Hello Chuck,
I believe commit 5f7fc5d "SUNRPC: Resupply rq_pages from node-local memory" in
Linux 6.5+ is incorrect. It passes unconditionnaly rq_pool->sp_id as the NUMA
node.
While the comment in the svc_pool declaration in sunrpc/svc.h says that
sp_id is also the NUMA node id, it might not be the case if the svc is
created using svc_create_pooled(). svc_created_pooled() can use the
per-cpu pool mode therefore in this case sp_id would be the cpu id.
from __svc_create:
for (i = 0; i < serv->sv_nrpools; i++) {
struct svc_pool *pool = &serv->sv_pools[i];
dprintk("svc: initialising pool %u for %s\n",
i, serv->sv_name);
pool->sp_id = i;
When using the cpu-mode, this triggers a BUG on my machine:
BUG: unable to handle page fault for address: 0000000000002088
#7 [ffffafa3dc42fc90] asm_exc_page_fault at ffffffffa3e00bc7
[exception RIP: __next_zones_zonelist+9]
RIP: ffffffffa32fbbc9 RSP: ffffafa3dc42fd48 RFLAGS: 00010286
RAX: 0000000000002080 RBX: 0000000000000000 RCX: ffff8ba5f22bafc0
RDX: ffff8ba5f22bafc0 RSI: 0000000000000002 RDI: 0000000000002080
RBP: ffffafa3dc42fdc0 R8: 0000000000002080 R9: ffff8ba62138c2d8
R10: 0000000000000001 R11: 0000000000000000 R12: 0000000000000cc0
R13: 0000000000000002 R14: 0000000000000000 R15: 0000000000000001
ORIG_RAX: ffffffffffffffff CS: 0010 SS: 0018
#8 [ffffafa3dc42fd50] __alloc_pages at ffffffffa334c122
#9 [ffffafa3dc42fdc8] __alloc_pages_bulk at ffffffffa334c519
#10 [ffffafa3dc42fe58] svc_alloc_arg at ffffffffc0afc0d7 [sunrpc]

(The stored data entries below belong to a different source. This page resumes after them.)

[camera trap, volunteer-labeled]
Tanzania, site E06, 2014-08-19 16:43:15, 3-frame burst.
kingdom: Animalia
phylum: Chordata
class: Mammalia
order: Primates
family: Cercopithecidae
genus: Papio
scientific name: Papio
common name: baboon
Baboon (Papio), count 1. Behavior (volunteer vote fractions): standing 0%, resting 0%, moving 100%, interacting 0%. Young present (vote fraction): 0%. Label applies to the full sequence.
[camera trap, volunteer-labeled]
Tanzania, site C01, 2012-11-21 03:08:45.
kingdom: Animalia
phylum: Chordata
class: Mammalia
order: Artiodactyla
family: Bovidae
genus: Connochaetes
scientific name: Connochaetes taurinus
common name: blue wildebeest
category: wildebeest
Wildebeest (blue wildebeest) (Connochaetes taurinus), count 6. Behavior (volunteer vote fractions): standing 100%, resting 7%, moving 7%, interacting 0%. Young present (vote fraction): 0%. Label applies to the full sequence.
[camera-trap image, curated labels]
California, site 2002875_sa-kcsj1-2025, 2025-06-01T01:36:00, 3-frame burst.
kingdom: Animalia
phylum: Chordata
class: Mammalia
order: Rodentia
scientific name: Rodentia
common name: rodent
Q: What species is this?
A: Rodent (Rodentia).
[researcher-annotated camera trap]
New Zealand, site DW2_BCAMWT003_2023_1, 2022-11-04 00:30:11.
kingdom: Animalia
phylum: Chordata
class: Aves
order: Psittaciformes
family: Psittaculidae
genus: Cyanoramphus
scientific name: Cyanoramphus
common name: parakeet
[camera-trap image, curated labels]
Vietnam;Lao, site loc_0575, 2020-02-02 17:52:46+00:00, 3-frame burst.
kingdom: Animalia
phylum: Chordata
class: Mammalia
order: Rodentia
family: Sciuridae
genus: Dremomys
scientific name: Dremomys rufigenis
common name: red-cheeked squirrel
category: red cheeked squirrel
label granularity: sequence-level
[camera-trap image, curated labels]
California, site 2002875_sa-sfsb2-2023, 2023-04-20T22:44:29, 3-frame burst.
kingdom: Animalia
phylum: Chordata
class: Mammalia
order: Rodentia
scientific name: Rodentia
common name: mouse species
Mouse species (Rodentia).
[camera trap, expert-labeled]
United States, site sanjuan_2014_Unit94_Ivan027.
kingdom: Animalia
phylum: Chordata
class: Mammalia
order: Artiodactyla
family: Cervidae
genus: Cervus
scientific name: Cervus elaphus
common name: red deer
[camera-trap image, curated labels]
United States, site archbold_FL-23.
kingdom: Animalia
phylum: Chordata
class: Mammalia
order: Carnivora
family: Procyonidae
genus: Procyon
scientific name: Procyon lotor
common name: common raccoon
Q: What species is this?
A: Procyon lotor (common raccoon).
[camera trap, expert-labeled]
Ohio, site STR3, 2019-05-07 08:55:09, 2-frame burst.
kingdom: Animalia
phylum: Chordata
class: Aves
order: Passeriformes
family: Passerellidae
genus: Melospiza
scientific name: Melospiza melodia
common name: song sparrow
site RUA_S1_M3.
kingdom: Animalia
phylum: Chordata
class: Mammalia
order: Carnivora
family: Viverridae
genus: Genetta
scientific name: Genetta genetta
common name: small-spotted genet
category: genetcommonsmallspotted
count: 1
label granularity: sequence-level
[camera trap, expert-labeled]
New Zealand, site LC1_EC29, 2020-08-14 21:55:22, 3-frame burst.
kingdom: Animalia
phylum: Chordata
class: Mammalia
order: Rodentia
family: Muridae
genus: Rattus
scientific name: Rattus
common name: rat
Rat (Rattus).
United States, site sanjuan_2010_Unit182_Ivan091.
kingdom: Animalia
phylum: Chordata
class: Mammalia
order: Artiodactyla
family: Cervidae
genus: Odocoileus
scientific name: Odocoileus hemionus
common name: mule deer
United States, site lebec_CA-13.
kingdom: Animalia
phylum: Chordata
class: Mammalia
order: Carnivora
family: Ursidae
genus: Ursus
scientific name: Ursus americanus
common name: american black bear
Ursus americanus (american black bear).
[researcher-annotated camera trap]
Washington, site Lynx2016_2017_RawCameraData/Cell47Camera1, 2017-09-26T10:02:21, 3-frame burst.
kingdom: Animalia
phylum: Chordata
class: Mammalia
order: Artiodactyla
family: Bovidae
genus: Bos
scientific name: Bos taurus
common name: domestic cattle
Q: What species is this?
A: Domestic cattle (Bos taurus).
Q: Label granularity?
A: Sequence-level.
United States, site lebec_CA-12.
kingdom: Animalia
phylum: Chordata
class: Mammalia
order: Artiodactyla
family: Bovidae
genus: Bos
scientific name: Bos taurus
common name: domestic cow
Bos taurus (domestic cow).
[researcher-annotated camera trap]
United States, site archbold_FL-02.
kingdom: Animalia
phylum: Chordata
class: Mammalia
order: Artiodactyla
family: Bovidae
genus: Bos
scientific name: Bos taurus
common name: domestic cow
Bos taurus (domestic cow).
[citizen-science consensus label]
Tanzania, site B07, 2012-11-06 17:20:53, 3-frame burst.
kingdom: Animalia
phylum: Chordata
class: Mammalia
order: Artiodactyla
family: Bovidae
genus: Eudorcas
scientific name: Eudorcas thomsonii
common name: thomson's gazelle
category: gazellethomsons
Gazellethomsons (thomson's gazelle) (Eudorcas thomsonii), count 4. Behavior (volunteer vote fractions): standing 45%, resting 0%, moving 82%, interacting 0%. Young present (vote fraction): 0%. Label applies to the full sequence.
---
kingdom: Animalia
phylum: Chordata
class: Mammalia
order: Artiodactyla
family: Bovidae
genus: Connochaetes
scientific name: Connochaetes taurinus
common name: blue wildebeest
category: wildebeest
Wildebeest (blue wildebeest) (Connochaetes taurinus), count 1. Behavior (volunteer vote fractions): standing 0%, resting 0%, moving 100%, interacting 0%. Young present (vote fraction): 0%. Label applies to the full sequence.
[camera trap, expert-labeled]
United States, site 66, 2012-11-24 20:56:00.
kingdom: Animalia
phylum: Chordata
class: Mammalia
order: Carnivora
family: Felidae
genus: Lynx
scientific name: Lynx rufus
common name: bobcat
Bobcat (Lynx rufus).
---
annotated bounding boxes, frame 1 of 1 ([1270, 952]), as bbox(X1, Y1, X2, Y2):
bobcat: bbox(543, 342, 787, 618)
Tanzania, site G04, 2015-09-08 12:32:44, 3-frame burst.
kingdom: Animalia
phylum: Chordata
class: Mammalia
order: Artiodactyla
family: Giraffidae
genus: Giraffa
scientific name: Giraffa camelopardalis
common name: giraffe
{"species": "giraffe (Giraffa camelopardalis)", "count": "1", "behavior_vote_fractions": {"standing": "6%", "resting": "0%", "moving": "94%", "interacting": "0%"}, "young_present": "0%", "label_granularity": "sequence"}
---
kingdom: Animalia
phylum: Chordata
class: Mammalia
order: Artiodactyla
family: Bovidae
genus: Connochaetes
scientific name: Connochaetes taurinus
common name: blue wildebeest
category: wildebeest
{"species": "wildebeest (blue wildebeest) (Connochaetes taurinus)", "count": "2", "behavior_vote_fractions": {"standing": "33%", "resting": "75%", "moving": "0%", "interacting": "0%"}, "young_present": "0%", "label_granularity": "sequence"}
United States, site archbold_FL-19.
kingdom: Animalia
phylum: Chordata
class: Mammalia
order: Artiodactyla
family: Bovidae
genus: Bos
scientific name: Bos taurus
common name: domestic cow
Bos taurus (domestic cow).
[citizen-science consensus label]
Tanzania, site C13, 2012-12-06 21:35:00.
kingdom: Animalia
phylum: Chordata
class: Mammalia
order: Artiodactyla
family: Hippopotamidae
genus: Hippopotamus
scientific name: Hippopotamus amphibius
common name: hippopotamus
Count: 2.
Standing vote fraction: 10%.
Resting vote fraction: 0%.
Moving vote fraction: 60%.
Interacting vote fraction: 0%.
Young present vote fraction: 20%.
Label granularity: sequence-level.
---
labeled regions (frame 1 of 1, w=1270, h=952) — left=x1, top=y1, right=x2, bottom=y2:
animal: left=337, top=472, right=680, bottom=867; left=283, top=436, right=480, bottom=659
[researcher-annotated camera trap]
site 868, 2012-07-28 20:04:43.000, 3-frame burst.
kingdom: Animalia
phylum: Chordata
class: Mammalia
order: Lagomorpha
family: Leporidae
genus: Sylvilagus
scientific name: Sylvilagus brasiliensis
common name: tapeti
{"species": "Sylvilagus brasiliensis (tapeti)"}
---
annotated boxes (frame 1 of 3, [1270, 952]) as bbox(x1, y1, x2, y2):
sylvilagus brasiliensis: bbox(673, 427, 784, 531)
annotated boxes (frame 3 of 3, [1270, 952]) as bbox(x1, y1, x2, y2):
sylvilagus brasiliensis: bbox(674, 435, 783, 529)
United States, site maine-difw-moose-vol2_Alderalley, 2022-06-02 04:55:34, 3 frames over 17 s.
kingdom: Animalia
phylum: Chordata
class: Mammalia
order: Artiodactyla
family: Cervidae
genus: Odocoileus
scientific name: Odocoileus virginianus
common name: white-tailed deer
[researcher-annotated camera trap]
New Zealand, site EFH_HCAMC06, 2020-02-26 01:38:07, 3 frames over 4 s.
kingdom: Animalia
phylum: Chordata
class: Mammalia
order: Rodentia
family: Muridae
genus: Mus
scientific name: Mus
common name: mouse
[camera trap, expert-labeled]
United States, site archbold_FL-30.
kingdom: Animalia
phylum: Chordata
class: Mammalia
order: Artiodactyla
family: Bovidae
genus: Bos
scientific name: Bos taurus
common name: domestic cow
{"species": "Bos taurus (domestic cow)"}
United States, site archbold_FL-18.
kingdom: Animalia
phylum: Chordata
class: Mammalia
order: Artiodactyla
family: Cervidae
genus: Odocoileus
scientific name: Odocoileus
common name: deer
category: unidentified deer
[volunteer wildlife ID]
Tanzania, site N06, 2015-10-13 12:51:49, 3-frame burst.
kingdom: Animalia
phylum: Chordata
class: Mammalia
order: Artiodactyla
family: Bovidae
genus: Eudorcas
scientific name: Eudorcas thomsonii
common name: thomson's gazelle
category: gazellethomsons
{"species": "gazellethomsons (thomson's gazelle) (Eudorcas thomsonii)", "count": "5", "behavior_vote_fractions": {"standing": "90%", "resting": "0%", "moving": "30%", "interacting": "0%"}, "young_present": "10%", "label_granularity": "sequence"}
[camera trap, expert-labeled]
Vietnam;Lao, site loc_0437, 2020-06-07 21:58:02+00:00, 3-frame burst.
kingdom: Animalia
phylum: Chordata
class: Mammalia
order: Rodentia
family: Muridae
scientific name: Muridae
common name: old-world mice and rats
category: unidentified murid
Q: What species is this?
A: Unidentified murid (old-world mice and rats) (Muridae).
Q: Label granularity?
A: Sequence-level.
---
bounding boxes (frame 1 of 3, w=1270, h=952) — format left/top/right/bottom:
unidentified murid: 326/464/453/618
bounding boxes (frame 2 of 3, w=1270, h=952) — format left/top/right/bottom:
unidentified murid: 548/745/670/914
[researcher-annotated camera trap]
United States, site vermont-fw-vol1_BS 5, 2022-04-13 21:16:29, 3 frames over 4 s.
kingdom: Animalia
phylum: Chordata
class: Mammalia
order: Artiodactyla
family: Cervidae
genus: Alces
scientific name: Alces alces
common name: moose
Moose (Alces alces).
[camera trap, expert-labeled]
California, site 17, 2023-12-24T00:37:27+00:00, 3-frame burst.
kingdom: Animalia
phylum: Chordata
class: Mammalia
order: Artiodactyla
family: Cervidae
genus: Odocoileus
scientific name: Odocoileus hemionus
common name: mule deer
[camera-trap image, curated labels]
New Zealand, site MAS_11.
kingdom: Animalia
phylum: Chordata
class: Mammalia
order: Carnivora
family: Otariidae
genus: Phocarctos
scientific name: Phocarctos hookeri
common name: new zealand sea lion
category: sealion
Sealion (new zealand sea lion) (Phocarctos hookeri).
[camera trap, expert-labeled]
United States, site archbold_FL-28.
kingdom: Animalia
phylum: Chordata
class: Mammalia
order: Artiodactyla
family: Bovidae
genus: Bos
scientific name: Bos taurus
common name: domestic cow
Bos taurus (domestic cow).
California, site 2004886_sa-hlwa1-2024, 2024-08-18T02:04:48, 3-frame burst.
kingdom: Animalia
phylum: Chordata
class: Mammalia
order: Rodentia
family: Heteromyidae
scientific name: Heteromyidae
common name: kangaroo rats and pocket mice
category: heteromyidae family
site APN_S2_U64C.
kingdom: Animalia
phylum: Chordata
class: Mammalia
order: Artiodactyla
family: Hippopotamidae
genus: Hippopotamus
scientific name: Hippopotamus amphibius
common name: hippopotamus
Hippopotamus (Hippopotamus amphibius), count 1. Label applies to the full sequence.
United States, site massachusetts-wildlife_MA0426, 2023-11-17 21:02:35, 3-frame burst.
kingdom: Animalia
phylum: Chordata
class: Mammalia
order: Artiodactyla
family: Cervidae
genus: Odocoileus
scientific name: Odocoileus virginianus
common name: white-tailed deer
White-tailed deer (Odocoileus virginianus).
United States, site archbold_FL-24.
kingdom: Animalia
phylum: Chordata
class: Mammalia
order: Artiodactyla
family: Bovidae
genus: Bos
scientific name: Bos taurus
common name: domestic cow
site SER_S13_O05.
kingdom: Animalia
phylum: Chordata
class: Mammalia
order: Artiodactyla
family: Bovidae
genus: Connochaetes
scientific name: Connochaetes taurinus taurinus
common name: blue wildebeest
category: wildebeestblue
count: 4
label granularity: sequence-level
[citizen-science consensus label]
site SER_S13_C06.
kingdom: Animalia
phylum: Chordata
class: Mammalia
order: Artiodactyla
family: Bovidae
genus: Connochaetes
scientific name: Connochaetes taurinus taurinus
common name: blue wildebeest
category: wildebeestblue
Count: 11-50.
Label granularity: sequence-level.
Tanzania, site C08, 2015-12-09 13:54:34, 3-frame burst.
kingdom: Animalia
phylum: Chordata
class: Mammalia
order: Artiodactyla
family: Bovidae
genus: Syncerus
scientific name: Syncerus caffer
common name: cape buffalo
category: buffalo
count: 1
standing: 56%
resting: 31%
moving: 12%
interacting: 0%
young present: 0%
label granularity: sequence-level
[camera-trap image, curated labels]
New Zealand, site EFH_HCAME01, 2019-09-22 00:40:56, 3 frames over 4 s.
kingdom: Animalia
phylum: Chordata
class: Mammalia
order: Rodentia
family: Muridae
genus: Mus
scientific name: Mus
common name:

#11 [ffffafa3dc42fea0] svc_recv at ffffffffc0afe08d [sunrpc]
#12 [ffffafa3dc42fec8] nfsd at ffffffffc0dec469 [nfsd]
#13 [ffffafa3dc42fee8] kthread at ffffffffa30e4826
I believe the fix is to expose svc_pool_map_get_node() and use that in
the alloc_pages_bulk_array_node() call in svx_xprt.c. Reverting 5f7fc5d
would obviously work as well.
The comment in svc.h should probably be updated as well since it's misleading.
I didn't provide a patch because I wasn't quite sure which approach you would
prefer but could provide one if that's helpful.
HTH
Guillaume.
--
Guillaume Morin <[email protected]>
On Mon, Dec 18, 2023 at 10:46:22PM +0100, Guillaume Morin wrote:
> Hello Chuck,
>
> I believe commit 5f7fc5d "SUNRPC: Resupply rq_pages from node-local memory" in
> Linux 6.5+ is incorrect. It passes unconditionnaly rq_pool->sp_id as the NUMA
> node.
>
> While the comment in the svc_pool declaration in sunrpc/svc.h says that
> sp_id is also the NUMA node id, it might not be the case if the svc is
> created using svc_create_pooled(). svc_created_pooled() can use the
> per-cpu pool mode therefore in this case sp_id would be the cpu id.
>
> from __svc_create:
> for (i = 0; i < serv->sv_nrpools; i++) {
> struct svc_pool *pool = &serv->sv_pools[i];
>
> dprintk("svc: initialising pool %u for %s\n",
> i, serv->sv_name);
>
> pool->sp_id = i;
>
> When using the cpu-mode, this triggers a BUG on my machine:
> BUG: unable to handle page fault for address: 0000000000002088
>
> #7 [ffffafa3dc42fc90] asm_exc_page_fault at ffffffffa3e00bc7
> [exception RIP: __next_zones_zonelist+9]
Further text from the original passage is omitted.